By Helen Reeves
If you are negotiating to receive equity from a startup company and the equity will be subject to repurchase by the company (often referred to as “vesting”), then you should be aware of a tax election that could provide significant tax savings to you in the future. That election is called an “83(b) Election” and is made by filing an 83(b) Election Form with the United States Internal Revenue Service.
By filing an 83(b) Election Form, a recipient of equity elects to recognize the value of all equity at the time the grant is made, rather than waiting until vesting restrictions with respect to that equity lapse. The impact of this is that a recipient of equity will pay all ordinary income taxes with respect to the grant right away, instead of in accordance with their vesting schedule.
Why would you want to recognize the income tax associated with receiving equity before you have to? Well, if you’re receiving equity in an early-stage business, you’re betting that the value of that equity will increase as the business grows. So if you make an 83(b) election and recognize the income early on, then the taxes that you end up by paying on equity will likely be lower than what you’d pay if you waited until the time when the equity vested.
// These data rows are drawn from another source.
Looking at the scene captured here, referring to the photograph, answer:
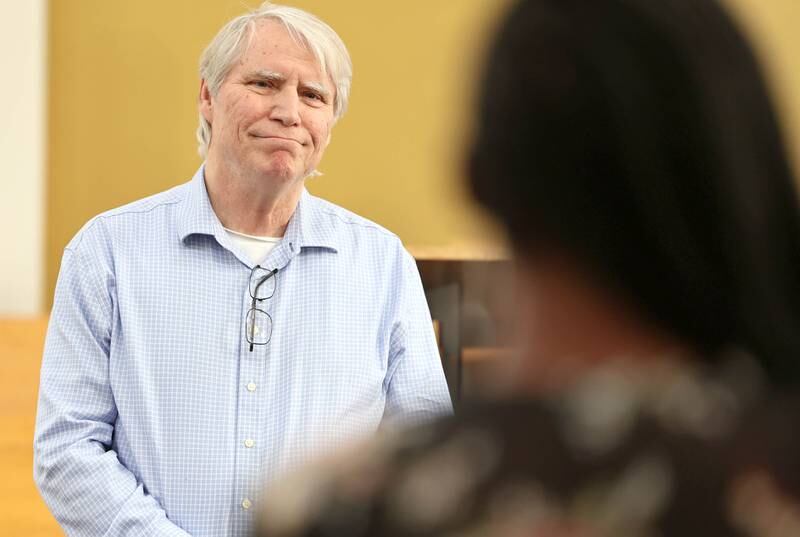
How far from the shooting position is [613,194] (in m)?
0.56

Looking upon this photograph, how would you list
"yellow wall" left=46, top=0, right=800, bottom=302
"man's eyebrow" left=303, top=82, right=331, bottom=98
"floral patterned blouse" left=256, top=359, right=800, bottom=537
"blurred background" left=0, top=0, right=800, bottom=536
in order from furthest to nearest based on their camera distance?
"yellow wall" left=46, top=0, right=800, bottom=302
"blurred background" left=0, top=0, right=800, bottom=536
"man's eyebrow" left=303, top=82, right=331, bottom=98
"floral patterned blouse" left=256, top=359, right=800, bottom=537

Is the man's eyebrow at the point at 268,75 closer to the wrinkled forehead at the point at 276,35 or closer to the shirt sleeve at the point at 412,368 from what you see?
the wrinkled forehead at the point at 276,35

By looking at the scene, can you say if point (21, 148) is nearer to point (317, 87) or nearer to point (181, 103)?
point (181, 103)

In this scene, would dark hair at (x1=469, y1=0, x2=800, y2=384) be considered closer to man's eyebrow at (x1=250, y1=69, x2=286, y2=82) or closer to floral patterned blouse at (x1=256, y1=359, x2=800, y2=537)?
floral patterned blouse at (x1=256, y1=359, x2=800, y2=537)

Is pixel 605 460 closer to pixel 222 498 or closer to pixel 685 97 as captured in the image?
pixel 685 97

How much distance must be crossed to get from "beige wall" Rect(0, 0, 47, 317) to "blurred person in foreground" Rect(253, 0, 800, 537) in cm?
342

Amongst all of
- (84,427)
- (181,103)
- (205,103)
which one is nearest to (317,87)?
(205,103)

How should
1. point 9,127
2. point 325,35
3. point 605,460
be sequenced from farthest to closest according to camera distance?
point 9,127, point 325,35, point 605,460

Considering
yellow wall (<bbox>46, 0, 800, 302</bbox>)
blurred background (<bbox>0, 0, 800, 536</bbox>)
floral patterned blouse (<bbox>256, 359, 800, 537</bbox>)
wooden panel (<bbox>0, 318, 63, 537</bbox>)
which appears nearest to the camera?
floral patterned blouse (<bbox>256, 359, 800, 537</bbox>)

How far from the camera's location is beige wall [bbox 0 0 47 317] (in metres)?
3.70

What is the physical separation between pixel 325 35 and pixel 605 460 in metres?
1.25

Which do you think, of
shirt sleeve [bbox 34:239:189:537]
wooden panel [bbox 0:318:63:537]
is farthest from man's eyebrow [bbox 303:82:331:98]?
wooden panel [bbox 0:318:63:537]

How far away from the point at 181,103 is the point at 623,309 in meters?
3.77

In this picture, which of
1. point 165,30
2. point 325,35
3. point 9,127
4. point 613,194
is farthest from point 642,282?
point 165,30
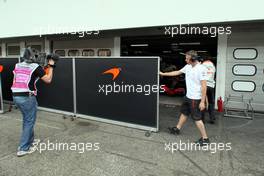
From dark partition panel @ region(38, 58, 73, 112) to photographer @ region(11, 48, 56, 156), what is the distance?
228 centimetres

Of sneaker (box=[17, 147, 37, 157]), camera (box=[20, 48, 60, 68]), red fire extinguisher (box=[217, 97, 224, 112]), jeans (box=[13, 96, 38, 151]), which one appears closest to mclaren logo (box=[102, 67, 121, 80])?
camera (box=[20, 48, 60, 68])

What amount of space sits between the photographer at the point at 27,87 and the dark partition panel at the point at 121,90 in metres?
1.84

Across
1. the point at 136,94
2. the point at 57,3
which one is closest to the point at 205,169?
the point at 136,94

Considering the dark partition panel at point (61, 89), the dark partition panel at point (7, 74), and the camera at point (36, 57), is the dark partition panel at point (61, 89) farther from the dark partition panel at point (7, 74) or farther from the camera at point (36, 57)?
the camera at point (36, 57)

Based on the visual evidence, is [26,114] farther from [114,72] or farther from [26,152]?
[114,72]

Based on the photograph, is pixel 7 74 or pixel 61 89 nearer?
pixel 61 89

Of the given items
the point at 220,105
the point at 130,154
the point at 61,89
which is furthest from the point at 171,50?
the point at 130,154

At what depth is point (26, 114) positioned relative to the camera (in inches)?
148

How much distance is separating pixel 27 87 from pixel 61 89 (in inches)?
103

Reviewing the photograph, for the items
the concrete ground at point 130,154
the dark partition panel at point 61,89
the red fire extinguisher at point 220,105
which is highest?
the dark partition panel at point 61,89

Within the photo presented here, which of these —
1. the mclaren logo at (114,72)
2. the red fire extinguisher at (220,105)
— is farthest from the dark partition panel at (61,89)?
the red fire extinguisher at (220,105)

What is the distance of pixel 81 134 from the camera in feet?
15.8

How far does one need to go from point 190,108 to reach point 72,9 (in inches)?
253

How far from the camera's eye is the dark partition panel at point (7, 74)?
284 inches
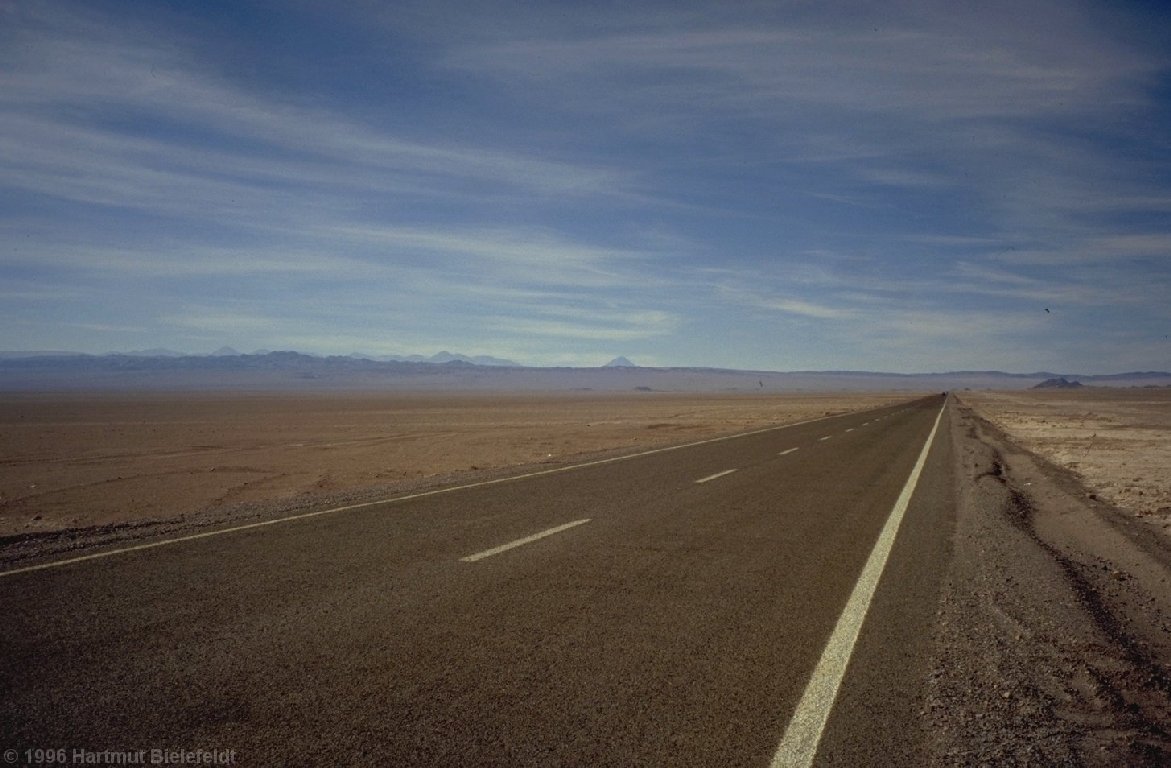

Sounds great, right? Well, here are some key points to be aware of:
- Vesting. Keep in mind, you can only file an 83(b) election on restricted stock that is subject to vesting (meaning it can be clawed back and repurchased by the Company). So if you get restricted stock but it’s not subject to vesting restrictions, you’ll recognize the income associated with that grant right away and 83(b) isn’t relevant.
- Timing. If you choose to make an 83(b) election, you must do so within thirty (30) days of the date the equity is issued to you. This date is the postmarked date of the mailing of your 83(b) election. No exceptions.
- Do The Math. If you’re being issued the equity at a nominal or fairly low price, then it will likely make sense to file an 83(b) election. Since the value of the equity is so low, you won’t pay much in ordinary income tax. This is why virtually all founders receiving equity upon formation of their company should file an 83(b) election. Ultimately though, if you are a service provider receiving equity in a more mature company or a senior hire receiving restricted stock in growth stage company that’s already received financing, you will need to do the math and assess whether early income tax recognition makes financial sense for you.